Smadi made his first court appearance Friday in Dallas, where he was appointed a public defender and Arabic translator. He remained in jail on Friday and will next appear in court on Oct. 5. Defense attorney Richard Anderson said he has "little to say" on the case, other than his client was scared, far from family and dealing with a language barrier.
Rogers said Smadi had a thick accent but spoke English well. He worked as a cashier at a large gas station that also houses a barbecue joint, a fast-food restaurant and a convenience store not far from the home he rented for about $100 a week.
Neighbors said Smadi, who is Muslim, often let them know he was fasting but also would occasionally drink alcohol and smoke. He didn't talk about political or religious issues, they said.
"He was a mixture between wannabe gangster and wannabe rock star," said Rogers. "Everybody loved Sam. He liked to hang out and have fun."

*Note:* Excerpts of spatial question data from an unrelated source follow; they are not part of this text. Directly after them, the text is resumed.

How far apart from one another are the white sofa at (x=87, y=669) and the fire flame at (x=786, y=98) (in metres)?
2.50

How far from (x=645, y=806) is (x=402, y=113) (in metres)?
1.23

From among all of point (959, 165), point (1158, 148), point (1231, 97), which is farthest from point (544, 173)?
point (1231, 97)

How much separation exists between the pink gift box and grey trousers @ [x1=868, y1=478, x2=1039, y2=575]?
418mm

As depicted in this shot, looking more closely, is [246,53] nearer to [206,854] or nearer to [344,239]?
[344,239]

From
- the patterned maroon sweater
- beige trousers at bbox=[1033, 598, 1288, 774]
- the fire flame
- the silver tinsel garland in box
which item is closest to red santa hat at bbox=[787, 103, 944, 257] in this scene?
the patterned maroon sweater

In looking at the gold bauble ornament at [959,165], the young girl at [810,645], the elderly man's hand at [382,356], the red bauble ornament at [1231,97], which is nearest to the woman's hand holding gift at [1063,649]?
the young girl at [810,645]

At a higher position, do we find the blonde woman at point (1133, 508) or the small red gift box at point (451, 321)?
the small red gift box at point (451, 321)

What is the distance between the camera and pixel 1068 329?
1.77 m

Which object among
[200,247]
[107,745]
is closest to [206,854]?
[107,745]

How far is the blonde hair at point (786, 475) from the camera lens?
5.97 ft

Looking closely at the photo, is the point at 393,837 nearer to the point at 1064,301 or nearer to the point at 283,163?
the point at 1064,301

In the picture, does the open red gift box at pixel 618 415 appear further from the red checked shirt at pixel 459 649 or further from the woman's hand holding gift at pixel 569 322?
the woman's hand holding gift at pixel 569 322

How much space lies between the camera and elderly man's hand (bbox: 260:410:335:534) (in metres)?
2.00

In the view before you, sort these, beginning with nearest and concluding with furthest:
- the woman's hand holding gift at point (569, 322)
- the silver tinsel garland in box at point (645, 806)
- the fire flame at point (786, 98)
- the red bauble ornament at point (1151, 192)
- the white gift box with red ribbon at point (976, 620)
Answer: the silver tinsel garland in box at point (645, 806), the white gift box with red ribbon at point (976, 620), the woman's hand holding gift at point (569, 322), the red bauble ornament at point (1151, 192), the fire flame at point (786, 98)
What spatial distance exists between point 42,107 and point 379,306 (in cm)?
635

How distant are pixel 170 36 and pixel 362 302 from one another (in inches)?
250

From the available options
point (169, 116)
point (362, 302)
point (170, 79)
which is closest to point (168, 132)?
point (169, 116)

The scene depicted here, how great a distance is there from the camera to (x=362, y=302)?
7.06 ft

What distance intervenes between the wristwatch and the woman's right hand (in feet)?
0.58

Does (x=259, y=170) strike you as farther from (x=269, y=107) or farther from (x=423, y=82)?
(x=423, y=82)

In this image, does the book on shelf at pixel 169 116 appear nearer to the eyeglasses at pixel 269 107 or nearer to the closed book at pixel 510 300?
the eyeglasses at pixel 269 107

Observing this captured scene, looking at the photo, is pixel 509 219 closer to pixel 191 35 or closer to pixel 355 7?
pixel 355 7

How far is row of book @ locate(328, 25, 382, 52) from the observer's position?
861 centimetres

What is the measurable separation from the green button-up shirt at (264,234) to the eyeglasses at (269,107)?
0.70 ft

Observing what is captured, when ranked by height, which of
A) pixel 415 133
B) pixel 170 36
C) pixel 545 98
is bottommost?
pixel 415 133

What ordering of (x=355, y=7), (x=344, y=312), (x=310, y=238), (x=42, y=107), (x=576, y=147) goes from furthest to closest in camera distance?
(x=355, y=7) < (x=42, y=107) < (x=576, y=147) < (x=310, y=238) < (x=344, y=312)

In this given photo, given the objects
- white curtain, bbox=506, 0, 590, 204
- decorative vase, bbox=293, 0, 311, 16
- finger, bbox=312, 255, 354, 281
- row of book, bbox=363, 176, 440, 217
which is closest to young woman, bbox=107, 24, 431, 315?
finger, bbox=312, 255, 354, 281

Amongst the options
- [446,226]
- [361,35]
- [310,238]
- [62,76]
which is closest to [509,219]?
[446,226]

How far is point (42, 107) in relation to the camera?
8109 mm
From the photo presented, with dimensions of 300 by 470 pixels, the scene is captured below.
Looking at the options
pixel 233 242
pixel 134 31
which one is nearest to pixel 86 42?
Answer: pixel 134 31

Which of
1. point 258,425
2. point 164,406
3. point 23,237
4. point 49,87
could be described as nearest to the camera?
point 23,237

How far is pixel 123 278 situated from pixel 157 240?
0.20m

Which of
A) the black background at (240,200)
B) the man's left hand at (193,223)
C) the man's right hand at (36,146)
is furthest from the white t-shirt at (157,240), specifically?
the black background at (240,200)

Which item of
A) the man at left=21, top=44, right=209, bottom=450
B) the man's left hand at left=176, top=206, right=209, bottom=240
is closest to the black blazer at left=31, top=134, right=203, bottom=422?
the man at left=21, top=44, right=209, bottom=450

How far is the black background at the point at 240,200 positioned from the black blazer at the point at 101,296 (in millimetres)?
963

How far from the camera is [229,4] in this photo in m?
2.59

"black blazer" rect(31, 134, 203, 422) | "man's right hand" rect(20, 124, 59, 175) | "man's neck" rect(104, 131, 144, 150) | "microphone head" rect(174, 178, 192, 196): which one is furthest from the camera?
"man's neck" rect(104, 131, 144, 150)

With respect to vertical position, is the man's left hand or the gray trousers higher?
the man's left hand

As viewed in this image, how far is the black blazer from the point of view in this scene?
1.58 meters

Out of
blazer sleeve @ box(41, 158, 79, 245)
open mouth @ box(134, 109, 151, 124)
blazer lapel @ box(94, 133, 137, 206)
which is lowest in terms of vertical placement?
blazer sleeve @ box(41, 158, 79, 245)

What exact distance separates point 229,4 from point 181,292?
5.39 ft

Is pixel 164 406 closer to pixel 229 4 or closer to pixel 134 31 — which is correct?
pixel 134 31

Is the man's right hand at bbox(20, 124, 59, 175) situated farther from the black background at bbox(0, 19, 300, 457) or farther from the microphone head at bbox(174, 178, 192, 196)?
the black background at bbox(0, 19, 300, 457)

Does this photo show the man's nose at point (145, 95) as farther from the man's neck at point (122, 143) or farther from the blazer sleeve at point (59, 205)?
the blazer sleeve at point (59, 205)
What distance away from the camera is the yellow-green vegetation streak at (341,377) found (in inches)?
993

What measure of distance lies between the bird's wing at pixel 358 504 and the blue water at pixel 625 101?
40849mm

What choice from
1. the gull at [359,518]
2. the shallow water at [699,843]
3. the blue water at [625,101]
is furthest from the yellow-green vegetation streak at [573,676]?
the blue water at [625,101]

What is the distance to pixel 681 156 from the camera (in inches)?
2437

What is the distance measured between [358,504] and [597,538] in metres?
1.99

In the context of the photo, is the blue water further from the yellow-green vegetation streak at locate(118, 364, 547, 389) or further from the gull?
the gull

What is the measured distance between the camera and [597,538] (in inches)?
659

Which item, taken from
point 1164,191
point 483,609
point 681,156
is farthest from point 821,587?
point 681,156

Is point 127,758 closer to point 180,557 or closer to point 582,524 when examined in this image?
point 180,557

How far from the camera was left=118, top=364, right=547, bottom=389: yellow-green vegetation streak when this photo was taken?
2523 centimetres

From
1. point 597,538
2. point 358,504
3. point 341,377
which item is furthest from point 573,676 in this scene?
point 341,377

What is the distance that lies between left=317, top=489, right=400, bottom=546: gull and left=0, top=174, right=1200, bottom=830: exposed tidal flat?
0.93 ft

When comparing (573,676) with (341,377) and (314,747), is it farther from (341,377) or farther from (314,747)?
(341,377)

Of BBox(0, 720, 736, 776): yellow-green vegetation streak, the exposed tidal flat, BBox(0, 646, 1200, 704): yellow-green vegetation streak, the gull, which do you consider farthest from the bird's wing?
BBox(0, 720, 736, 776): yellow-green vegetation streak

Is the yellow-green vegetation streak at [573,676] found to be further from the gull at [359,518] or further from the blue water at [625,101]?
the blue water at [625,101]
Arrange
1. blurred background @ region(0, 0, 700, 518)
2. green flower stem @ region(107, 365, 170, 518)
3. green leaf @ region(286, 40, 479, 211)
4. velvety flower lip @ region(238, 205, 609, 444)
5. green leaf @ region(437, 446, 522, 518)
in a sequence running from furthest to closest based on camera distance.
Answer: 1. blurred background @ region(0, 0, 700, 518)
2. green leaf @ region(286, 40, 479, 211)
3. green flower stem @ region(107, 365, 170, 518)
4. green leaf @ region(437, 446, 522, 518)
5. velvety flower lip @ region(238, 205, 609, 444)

But a former co-worker had a different impression of Smadi. Megan Whitney, 23, who grew up in Italy and now lives in Albany, N.Y., recalled getting upset in one conversation she had with him after Smadi said what happened to the U.S. on Sept. 11 "was OK."
"You could see the evil in him," said Whitney, who said she worked with Smadi for a couple months about a year ago at a convenience store.
In Jordan, Smadi's father insisted his son is innocent. He said Smadi and his brother, Hussein, 18, came to the United States in 2007 on a student visa. U.S. immigration authorities did not comment on Smadi's status, citing confidentiality.
"The issue is completely fabricated and in our family we never condoned terrorism," Maher Hussein Smadi said from his home in Jordan.
He said Hussein Smadi also was arrested in California. He would not elaborate, but a spokeswoman for the Santa Clara County District Attorney's office said Hussein Smadi pleaded not guilty to possession of a controlled substance at a Sept. 8 arraignment.
A manager of a California apartment complex said Hosam Maher Husein Smadi, his brother, and another relative lived in the Santa Clara building for a few months until February 2008 when a fire damaged the apartment. Joe Redzovic said Smadi told him he had a job lined up in Dallas and his brother was moving to another Silicon Valley neighborhood.
Redzovic said even before the fire there had been complaints about noise, including loud music, and the brothers had been asked to move out.
David South, who owns the housing complex in the Texas town of Italy, said Smadi had been a tenant since April 2008. He had a California driver's license when he signed the lease and passed background checks, South said. Though he never had any complaints about Smadi, South said the 19-year-old recently had fallen six weeks behind on rent and was in the process of moving out when he was arrested.
"It's just something we'd rather not had happened in Italy," said Jeff Jaynes, a 70-year-old barber who was waiting downtown for the Italy High School homecoming parade to start. "This is a good place to hide -- a little, dead town."